Reliability studies are a great way of helping you make up your mind about what car to buy, either new or secondhand. The latest J.D. Power survey is a case in point. Set up in the United States in 1968 to promote the voice of the consumer and thus ultimately help brands to improve their products and services, J.D. Power crossed the Atlantic in 1995 and has since established itself as one of the more trusted sources of car reliability data.

Of J.D. Power’s various surveys, the most relevant to car buyers here is the UK Vehicle Dependability Study (VDS), the results of which have just been published for 2017. The VDS measures satisfaction levels among original owners of one-year-old to three-year-old cars, which in this case meant contacting owners of vehicles registered from February 2014 to April 2016.

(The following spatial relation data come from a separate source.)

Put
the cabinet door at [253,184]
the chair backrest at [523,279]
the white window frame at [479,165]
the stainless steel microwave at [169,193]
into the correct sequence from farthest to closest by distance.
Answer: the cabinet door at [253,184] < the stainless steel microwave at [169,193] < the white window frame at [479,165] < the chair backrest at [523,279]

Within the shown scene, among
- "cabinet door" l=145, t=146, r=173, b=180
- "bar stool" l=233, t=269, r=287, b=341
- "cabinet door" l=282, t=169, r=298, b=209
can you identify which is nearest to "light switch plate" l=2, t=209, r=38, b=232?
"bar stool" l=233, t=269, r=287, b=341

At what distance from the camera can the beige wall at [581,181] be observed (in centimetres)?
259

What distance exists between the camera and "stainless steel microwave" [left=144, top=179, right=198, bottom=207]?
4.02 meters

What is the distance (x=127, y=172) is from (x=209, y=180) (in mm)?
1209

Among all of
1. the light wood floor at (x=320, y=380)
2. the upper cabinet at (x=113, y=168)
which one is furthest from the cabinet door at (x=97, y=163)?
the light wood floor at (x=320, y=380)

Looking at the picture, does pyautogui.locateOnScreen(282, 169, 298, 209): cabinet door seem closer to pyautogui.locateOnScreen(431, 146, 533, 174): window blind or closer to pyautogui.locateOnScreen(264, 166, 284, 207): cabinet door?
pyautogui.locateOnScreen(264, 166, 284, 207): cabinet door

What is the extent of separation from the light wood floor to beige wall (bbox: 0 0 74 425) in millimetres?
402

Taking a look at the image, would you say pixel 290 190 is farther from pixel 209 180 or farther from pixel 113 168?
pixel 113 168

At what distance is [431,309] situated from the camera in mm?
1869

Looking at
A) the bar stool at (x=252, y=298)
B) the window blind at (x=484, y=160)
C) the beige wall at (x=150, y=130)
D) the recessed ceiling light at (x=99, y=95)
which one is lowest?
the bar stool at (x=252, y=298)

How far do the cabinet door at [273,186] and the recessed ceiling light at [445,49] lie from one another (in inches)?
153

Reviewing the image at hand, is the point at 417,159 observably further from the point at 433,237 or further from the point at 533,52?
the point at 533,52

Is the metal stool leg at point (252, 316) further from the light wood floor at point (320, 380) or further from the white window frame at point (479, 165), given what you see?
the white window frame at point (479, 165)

The top five marques for reliability are joint first Kia and Volvo, third Skoda, fourth Suzuki and fifth Hyundai. BMW is the bottom marque, coming below Audi, Land Rover, Fiat and Dacia.

J.D. Power attributes the poor showing from the likes of Land Rover, Audi and BMW to two factors. First, premium cars tend to have more features than those from mainstream car makers, creating a higher chance of something going wrong. Added to that, owners of premium vehicles place a higher importance on problem-free ownership than those who buy mainstream cars. So, those niggles you might let slide with your Kia, Suzuki or Skoda you wouldn’t with an Audi or BMW.